The City Council of Oslo, the capital and largest city of Norway, has decided to support the UNBROKEN children’s rehabilitation centre in Lviv and transfer NOK 15 million (EUR 1.3 million) for this purpose. This was announced by Lviv Mayor Andriy Sadovyi.

“After our last visit, the Oslo City Council decided to support the UNBROKEN project. The city will donate NOK 15 million (€1.3 million) for children’s rehabilitation in Lviv. “Many thanks to the Mayor of Oslo, Erik Lae Solberg, for his support and cooperation! This is a great help for our children. Thank you for your concern and desire to help!” said Lviv Mayor Andriy Sadovyi.

The Oslo City Hall also expressed hope that other municipalities and the national government would follow suit and also allocate funds for the UNBROKEN centre in Lviv, which helps people with war trauma. After all, it is Lviv that has become a humanitarian centre for millions of people, including children, fleeing the war.

“I would like to send a friendly invitation to the government: when Oslo gives 15 million, it would be good if the national authorities combined this with equivalent support for the Nansen Programme for Ukraine,” says Oslo Mayor Erik Lae Solberg.

It should be noted that Oslo has recently joined the UNBROKEN Cities network, an association of cities from around the world to support and develop rehabilitation in Ukraine. Oslo has become the eighth member of the community, joining the following cities around the world: Manchester, Liverpool, Lviv, Würzburg, Aarhus, Trento and Cannes.

= Collected data =
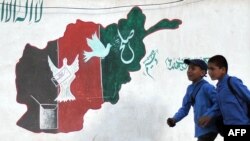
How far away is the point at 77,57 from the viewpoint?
21.3ft

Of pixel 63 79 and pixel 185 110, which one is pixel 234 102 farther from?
pixel 63 79

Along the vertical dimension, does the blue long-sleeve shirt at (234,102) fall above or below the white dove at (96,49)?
below

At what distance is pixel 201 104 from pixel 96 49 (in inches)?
65.9

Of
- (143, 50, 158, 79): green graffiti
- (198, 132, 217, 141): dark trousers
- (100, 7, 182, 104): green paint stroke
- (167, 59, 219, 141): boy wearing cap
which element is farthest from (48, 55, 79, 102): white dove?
(198, 132, 217, 141): dark trousers

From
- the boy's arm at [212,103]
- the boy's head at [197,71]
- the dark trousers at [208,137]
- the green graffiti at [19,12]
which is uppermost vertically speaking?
the green graffiti at [19,12]

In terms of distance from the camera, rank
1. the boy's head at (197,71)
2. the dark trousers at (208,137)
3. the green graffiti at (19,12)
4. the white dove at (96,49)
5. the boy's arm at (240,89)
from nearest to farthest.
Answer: the boy's arm at (240,89), the dark trousers at (208,137), the boy's head at (197,71), the green graffiti at (19,12), the white dove at (96,49)

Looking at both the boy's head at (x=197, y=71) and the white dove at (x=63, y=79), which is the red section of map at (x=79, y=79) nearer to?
the white dove at (x=63, y=79)

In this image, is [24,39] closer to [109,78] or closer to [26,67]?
[26,67]

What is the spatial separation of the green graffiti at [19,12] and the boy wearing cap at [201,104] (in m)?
1.93

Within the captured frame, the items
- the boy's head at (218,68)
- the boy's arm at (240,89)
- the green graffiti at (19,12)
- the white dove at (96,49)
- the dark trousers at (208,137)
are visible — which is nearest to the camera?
the boy's arm at (240,89)

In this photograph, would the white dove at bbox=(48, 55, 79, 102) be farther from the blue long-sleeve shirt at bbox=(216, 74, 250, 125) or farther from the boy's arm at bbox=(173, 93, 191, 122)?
the blue long-sleeve shirt at bbox=(216, 74, 250, 125)

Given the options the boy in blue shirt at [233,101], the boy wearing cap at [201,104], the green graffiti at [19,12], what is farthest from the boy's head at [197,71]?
the green graffiti at [19,12]

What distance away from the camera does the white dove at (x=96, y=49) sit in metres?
6.51

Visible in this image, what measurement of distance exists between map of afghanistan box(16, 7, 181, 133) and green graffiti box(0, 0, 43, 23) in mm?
319
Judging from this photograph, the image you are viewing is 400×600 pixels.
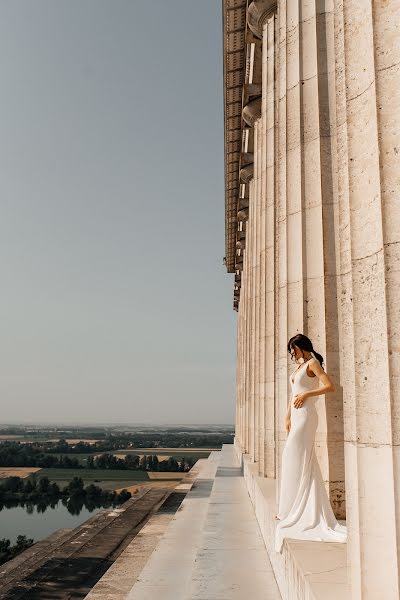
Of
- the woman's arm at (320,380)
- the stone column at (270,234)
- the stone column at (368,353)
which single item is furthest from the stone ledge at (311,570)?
the stone column at (270,234)

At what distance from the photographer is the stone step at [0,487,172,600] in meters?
34.9

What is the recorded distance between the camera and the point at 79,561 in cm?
4034

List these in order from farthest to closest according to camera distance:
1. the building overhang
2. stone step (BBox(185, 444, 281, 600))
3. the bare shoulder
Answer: the building overhang < the bare shoulder < stone step (BBox(185, 444, 281, 600))

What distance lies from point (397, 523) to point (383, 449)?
0.83 metres

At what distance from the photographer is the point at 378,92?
7176 mm

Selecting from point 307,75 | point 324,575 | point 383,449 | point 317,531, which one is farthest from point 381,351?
point 307,75

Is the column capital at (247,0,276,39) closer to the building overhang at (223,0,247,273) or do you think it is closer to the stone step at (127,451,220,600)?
the building overhang at (223,0,247,273)

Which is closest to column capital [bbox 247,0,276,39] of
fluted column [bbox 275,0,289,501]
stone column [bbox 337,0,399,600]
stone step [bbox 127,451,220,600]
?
fluted column [bbox 275,0,289,501]

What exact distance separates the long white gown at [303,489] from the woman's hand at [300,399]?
9 centimetres

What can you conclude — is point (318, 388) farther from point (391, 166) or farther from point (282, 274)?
point (391, 166)

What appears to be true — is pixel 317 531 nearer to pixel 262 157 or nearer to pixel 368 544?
pixel 368 544

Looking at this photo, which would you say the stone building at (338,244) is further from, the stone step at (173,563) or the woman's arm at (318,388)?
the stone step at (173,563)

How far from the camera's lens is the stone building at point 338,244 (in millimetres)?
6770

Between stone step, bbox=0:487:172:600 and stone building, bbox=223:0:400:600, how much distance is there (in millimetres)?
16499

= WHAT YOU NEED TO DO =
Reproduce the passage about Oslo's support for the UNBROKEN centre word for word, from "The Oslo City Hall" up to and including "Erik Lae Solberg.". The collected data is not needed here.

= THE ANSWER =
The Oslo City Hall also expressed hope that other municipalities and the national government would follow suit and also allocate funds for the UNBROKEN centre in Lviv, which helps people with war trauma. After all, it is Lviv that has become a humanitarian centre for millions of people, including children, fleeing the war.

“I would like to send a friendly invitation to the government: when Oslo gives 15 million, it would be good if the national authorities combined this with equivalent support for the Nansen Programme for Ukraine,” says Oslo Mayor Erik Lae Solberg.